Als je naar een verklaring zoekt, dan vind je die eigenlijk niet, want het Groene Boekje (1954) zegt dat ‘afleidingen van eigennamen die nog duidelijk aan het door het grondwoord aangeduide eigennaamsbegrip doen denken’ een hoofdletter krijgen (en het noemt o.a. Drents en Zweeds), terwijl Van Dale (1992) spreekt van ‘aardrijkskundige namen en de daarvan afgeleide woorden’ (zonder voorbeelden te geven).
Nu vind ik dat de afleiding joods (en joden) duidelijker naar het stamwoord verwijst dan Germaans (en Germanen). Judea is immers een geografisch begrip, terwijl er niet een geografisch begrip als Germanië bestaat (of zelfs heeft bestaan). Logischerwijze zou dus joods (en joden) met een hoofdletter J gespeld moeten worden, en Germaans (en Germanen) met een kleine g.
Dáár had mevrouw Balk in feite haar pijlen op moeten richten, want door bepaalde woorden met een hoofdletter te laten beginnen en andere niet, gaat een redactie van een woordenboek niet registrerend te werk, maar beleidsmatig. Het zou onrechtvaardig zijn het beleid in casu antisemitisch te noemen, maar onlogisch is het wel.
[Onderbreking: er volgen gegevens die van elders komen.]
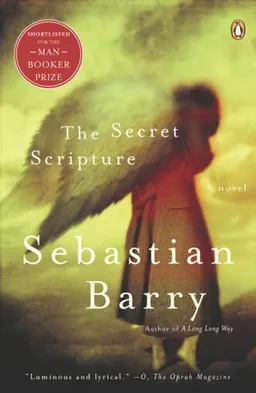 The Secret Scripture: A Novel
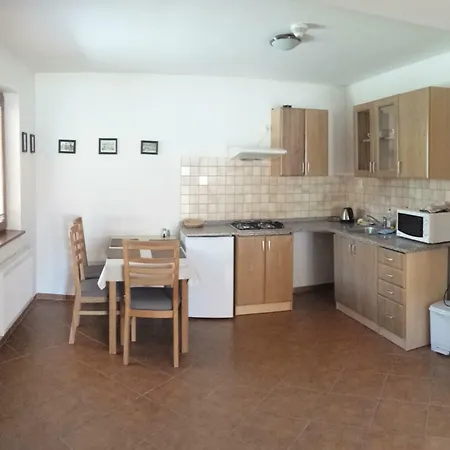 Ubytování v soukromí Privat 200 *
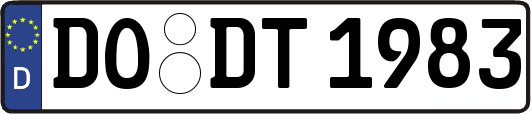DO-DT1983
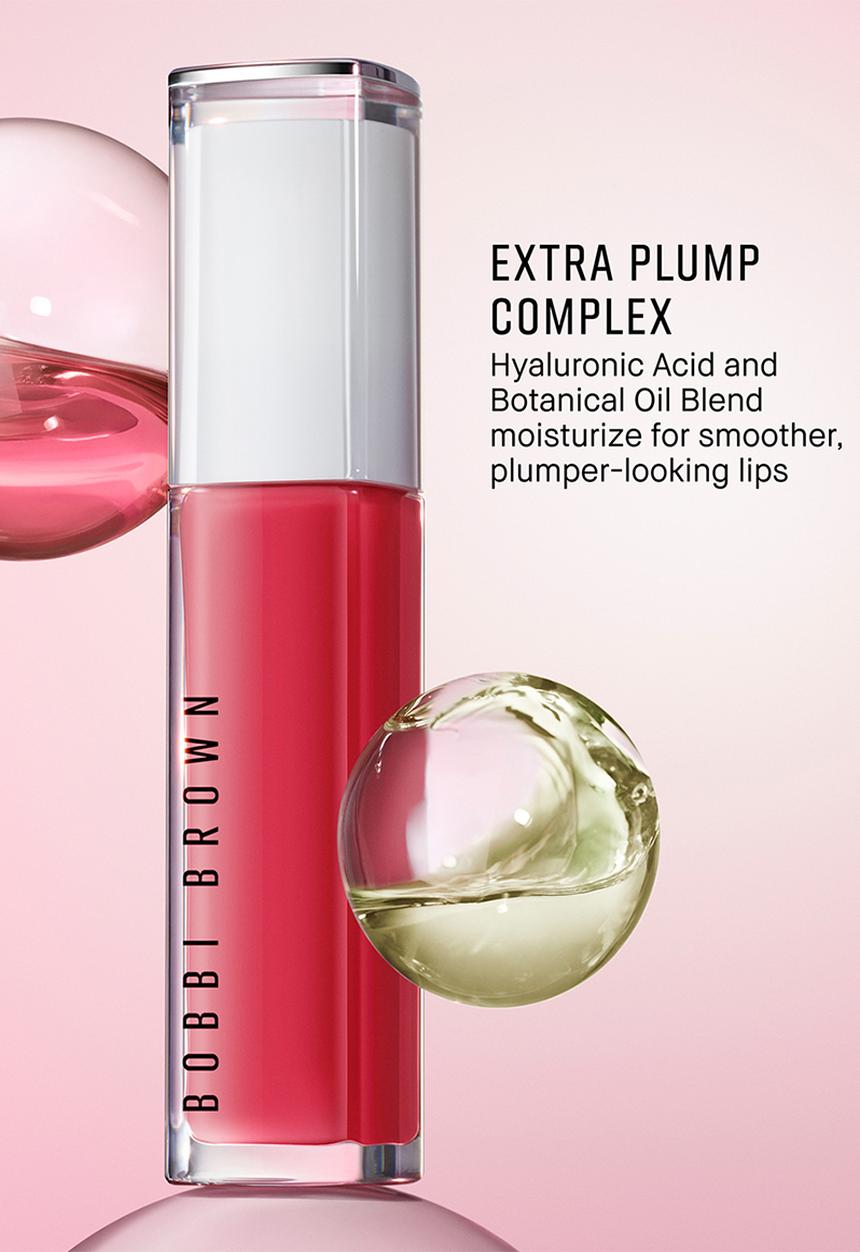 BOBBI BROWN - Extra Plump Lip Serum - Bare Blossom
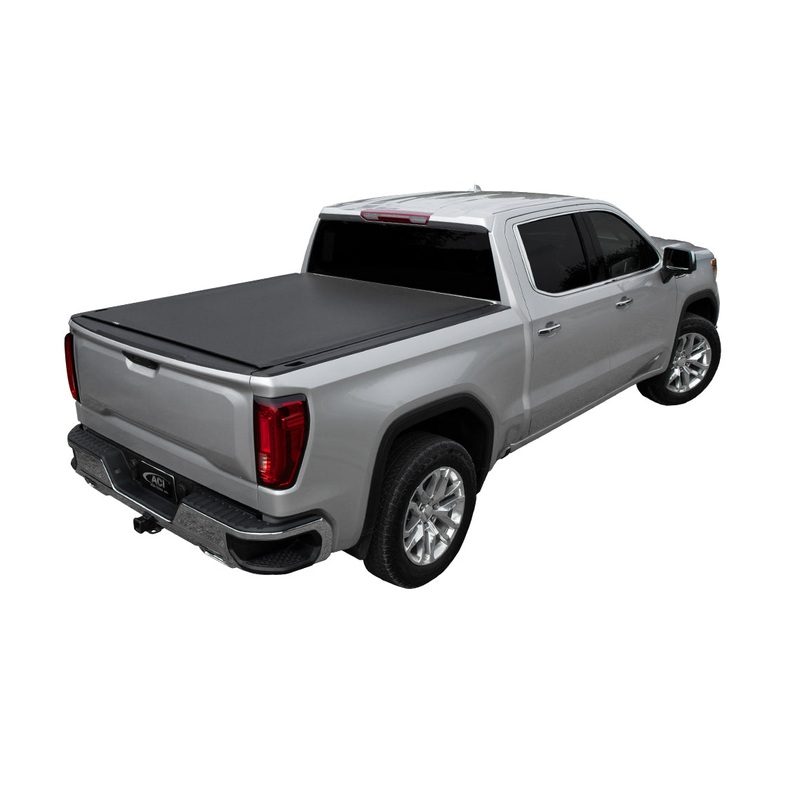 VANISH Roll-Up Cover 92409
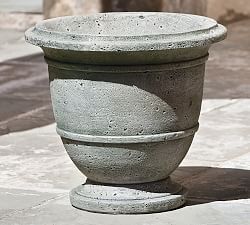 Simeon Urn Planters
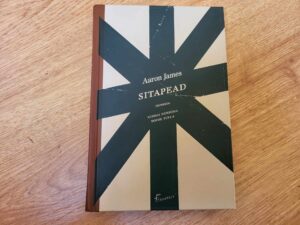 Sitapead . Aaron James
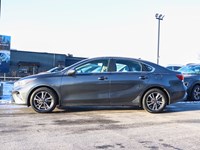 2022 Kia Forte EX | Heated Seats | Carplay | No Accidents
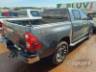 2024 TOYOTA HILUX CD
Ik stap nu gauw af van deze spellingkwestie, die niets met taal te maken heeft, en ga nu over tot het registreren van enkele taaleigenaardigheden die ik in de laatste weken ben tegengekomen:
‘De entreeprijs zal bescheiden zijn en krijgt u terug als u ter plaatse boekt.’ Zelfde constructie als: ik was brutaal en straften zij.
‘Gezellige informatiebijeenkomst op komst.’ Hoe weten ze van tevoren dat die bijeenkomst gezellig zal zijn?
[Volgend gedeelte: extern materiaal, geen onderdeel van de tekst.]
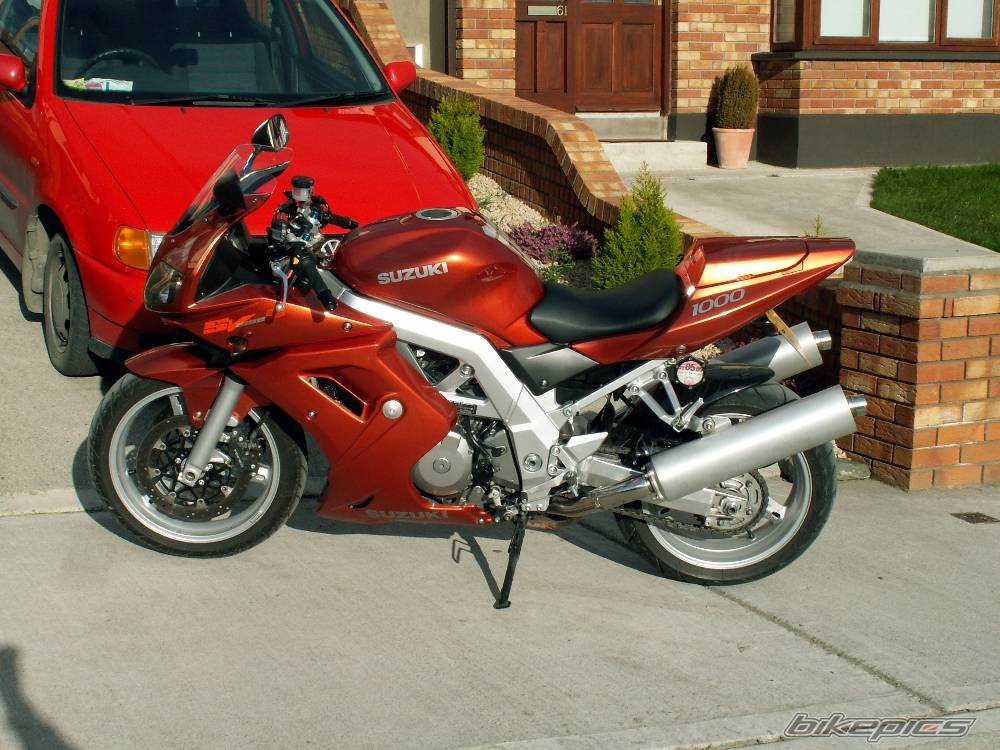 Bike Photo 329639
‘Ook nu kan men vaststellen dat Breitner tot een van de grootste Nederlandse schilders behoort.’ Wie behoort er nog meer tot die ene grote schilder?
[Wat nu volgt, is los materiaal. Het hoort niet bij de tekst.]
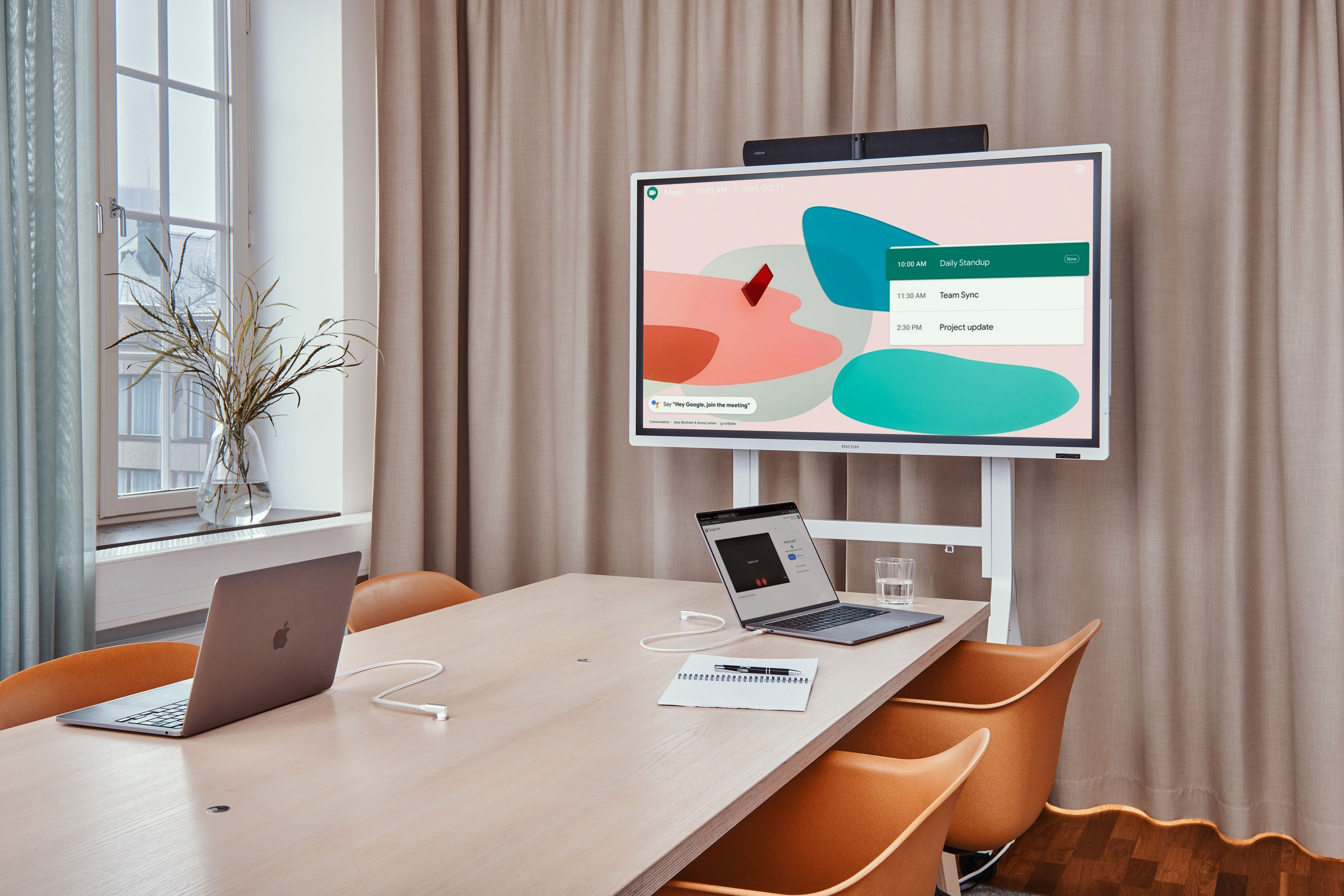 Ochno USB-C-to-C Cable Gen2 angled 0.7m white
‘Veelbetekenend was dat Melkert verklaarde dat het erom gaat het goede van zowel het Rijnlandse als het Angelsaksische model met elkaar te verenigen.’ Is dat iets anders dan het goede van het Rijnlandse en van het Angelsaksische model te verenigen? Of is het driedubbelop?
‘Tijdens een congres in het Zeeuwse Arnemuiden werd de traditionele architecten flink de oren gewassen.’ Waar slaat het enkelvoud werd op? Niet op architecten en ook niet op oren.
‘Cogedim is een van de bedrijven die goed heeft verdiend in de onroerend-goedhausse.’ Waar slaat die op? Op bedrijven? Maar dan zou het hebben moeten zijn. Op een? Maar dan zou het dat moeten zijn.
De schrijver van de volgende zin ging logischer te werk: ‘Vijverzicht is een van de verzorgingshuizen dat het in 1994 heeft moeten ontgelden.’ Maar als alleen Vijverzicht het heeft moeten ontgelden, zou er een komma vóór dat moeten staan. Is er sprake van meer verzorgingshuizen die het hebben moeten ontgelden, zou het hebben moeten zijn.
‘Een eminent vermogen om gemakkelijk met anderen om te gaan.’ Is gemakkelijk hier niet overbodig?
‘Vooruitgang is een combinatie van dingen die je overkomen en daar intelligent mee omgaan.’ Dit lijkt me ook niet goed, hoewel ik er geen hand voor in het vuur steek dat ik het nooit zou zeggen. (het citaat is dan ook uit een interview).
‘De keuze is niet zo maar te herroepen, laat staan de dramatische gevolgen ervan te herstellen.’ Kan volgens mij niet. Wèl: ... laat staan te herstellen.
‘Toen Charles Ruijs de Beerenbrouck op 17 april 1936, ondanks een slopende kwaal, toch nog onverwacht, overleed, was heel Nederland diep geschokt.’ Het belang van komma's: met komma achter kwaal staat er dat hij ondanks een slopende kwaal overleed, wat onlogisch is. Die komma kan daarom beter weg.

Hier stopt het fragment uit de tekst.